Nevzat Bahtiyar: Doğrudur.
Avukat: Kızının ifadesine göre Yüksel Güran “kızımı nereye bıraktıysanız kapıya bırakın, bari bir mezarı olsun” diye sizin eve doğru konuşma yapmış, sen biliyor musun kızının beyanını?
Nevzat Bahtiyar: Bilmiyorum, dosyada kimsenin ifadesini bilmiyorum.
Bakanlığın avukatları: Salim – Yüksel ilişkisini biliyor muydunuz?
Avukat: Salim Güran ile Yüksel Güran arasındaki ilişkiyi daha önce biliyor muydunuz?
Nevzat Bahtiyar: Hayır, bilmiyordum.
Avukat: Narin bu olayı nasıl görmüş?
Nevzat Bahtiyar: Bilmiyorum.
Avukat: Ama ilişki sırasında gördüğünü mü söyledi size?
Nevzat Bahtiyar: Bilmiyorum.
Sanık avukatı: Korkunuz neden geçti?
Avukat: 15:08’de siz Salim’i arayınca eşinize neden araçla evden ayrıldığınızı söylediniz?
Nevzat Bahtiyar: O beni görmedi.
Avukat: Salim’den ne kadar korkarsınız?
Nevzat Bahtiyar: Salim ile arkadaşız.
Avukat: Salim’den korkunuz neden geçti?
Nevzat Bahtiyar: Her şey ortaya çıkınca korkum da geçti.
Yüksel Güran’ın avukatı: Narin’i seviyor muydun?
Avukat: Tüm Türkiye gerçeği öğrenmek istiyor, artık konuşun. Narin Güran 15:11’de daha eve ulaşmadan siz yoldasınız. Narin’i alıp mı gittiniz?
Nevzat Bahtiyar: Hayır.
Avukat: Daraltılmış baz hareketlerine göre Narin’i görmen lazım, görmedin mi?
Nevzat Bahtiyar: Hayır.
Avukat: Narin’i seviyor muydun?
Nevzat Bahtiyar: Narin’i herkes severdi, çocuklar sevilir.
Avukat: Sen seviyor muydun?
Nevzat Bahtiyar: Yani normal çocuk işte.
Avukat: Narin’in torununla sorunu var mıydı?
Nevzat Bahtiyar: Yok.
Avukat: Narin’e hiç harçlık verdin mi?
Nevzat Bahtiyar: Hayır.
Avukat: Salim’den korkuyorsan, Salim tutuklanıp içerdeyken neden itiraf etmedin?
· · · · · · ·
_Belirtilen amaç A:_ Sayfa alıntısına göre Nevzat Bahtiyar, Salim'den duyduğu korkunun neden geçtiğini söylüyor?
Metin ile kayıtlar birbirinden bağımsızdır.
· · · · · · ·
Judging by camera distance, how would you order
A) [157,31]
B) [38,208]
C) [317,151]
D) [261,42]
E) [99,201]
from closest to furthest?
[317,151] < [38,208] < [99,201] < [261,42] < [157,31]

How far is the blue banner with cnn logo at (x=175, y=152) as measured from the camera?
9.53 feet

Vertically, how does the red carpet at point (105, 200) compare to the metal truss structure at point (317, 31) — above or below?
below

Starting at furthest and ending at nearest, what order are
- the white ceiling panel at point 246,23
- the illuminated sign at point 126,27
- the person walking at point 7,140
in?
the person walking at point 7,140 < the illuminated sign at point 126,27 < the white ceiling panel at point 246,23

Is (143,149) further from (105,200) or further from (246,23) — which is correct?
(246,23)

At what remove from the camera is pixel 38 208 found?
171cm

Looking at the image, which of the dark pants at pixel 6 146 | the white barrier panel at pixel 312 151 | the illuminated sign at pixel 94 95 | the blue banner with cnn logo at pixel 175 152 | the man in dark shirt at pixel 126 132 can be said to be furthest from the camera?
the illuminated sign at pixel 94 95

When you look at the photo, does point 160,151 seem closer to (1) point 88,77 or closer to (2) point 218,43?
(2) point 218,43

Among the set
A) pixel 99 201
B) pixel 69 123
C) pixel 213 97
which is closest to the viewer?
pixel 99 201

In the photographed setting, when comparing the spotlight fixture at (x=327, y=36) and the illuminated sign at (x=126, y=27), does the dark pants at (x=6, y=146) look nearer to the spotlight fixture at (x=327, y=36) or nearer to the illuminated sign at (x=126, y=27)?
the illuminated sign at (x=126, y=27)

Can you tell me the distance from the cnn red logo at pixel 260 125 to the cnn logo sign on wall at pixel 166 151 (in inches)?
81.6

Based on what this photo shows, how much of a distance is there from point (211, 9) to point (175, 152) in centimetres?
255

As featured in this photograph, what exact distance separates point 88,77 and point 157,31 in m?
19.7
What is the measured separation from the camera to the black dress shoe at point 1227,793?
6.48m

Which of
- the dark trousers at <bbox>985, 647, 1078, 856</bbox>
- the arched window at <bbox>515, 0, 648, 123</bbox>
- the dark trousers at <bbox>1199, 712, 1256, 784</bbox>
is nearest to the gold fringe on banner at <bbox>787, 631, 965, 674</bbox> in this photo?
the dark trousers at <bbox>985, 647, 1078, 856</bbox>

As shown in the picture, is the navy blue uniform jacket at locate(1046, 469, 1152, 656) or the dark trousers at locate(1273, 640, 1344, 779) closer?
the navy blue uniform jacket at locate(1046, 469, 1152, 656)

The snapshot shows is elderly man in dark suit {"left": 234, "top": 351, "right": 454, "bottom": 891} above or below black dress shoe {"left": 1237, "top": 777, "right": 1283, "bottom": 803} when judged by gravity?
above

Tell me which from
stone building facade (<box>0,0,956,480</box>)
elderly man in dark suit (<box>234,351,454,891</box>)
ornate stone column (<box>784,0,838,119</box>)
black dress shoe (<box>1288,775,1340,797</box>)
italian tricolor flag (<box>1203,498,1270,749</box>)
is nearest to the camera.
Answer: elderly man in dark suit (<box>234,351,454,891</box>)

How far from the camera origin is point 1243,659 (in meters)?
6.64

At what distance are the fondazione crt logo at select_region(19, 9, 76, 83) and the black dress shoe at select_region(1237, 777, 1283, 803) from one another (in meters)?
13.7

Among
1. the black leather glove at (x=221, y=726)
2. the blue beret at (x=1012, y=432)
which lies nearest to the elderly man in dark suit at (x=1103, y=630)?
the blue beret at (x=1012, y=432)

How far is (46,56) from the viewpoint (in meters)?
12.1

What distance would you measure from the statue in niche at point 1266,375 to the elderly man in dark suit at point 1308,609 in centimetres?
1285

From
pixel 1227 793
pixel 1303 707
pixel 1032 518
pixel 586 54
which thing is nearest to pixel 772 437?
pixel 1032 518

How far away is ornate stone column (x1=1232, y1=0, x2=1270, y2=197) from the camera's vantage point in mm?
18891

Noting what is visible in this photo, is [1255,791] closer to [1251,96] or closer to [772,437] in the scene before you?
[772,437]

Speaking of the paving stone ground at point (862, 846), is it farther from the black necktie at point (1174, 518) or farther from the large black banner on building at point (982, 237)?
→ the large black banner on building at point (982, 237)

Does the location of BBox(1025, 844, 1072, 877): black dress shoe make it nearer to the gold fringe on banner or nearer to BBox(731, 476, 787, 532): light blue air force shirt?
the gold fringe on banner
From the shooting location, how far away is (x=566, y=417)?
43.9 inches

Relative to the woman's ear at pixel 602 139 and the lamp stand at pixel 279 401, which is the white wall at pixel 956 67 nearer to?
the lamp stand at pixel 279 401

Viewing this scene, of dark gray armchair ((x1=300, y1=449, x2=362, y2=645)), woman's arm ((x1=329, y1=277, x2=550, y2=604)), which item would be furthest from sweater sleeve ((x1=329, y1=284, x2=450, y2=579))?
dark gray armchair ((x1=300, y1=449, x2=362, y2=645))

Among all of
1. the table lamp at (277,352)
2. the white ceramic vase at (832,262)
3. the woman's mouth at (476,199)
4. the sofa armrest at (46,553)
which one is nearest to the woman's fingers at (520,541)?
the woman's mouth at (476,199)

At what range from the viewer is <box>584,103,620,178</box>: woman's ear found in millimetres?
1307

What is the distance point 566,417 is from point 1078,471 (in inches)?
· · · · · · ·
_Belirtilen amaç B:_ Kayıtların ilk satırından başlayın ve "the person walking at point 7,140 <" ifadesinin geçtiği satırı da dahil ederek orada durun. Bu aralıktaki satırları hiçbir değişiklik yapmadan çoğaltın.

_Nihai yanıt A:_ Her şey ortaya çıkınca korkusunun da geçtiğini söylüyor.

_Nihai yanıt B:_
Judging by camera distance, how would you order
A) [157,31]
B) [38,208]
C) [317,151]
D) [261,42]
E) [99,201]
from closest to furthest?
[317,151] < [38,208] < [99,201] < [261,42] < [157,31]

How far is the blue banner with cnn logo at (x=175, y=152) as measured from the camera?
9.53 feet

Vertically, how does the red carpet at point (105, 200) compare to the metal truss structure at point (317, 31) — above or below?
below

Starting at furthest and ending at nearest, what order are
- the white ceiling panel at point 246,23
- the illuminated sign at point 126,27
- the person walking at point 7,140
in?
the person walking at point 7,140 < the illuminated sign at point 126,27 < the white ceiling panel at point 246,23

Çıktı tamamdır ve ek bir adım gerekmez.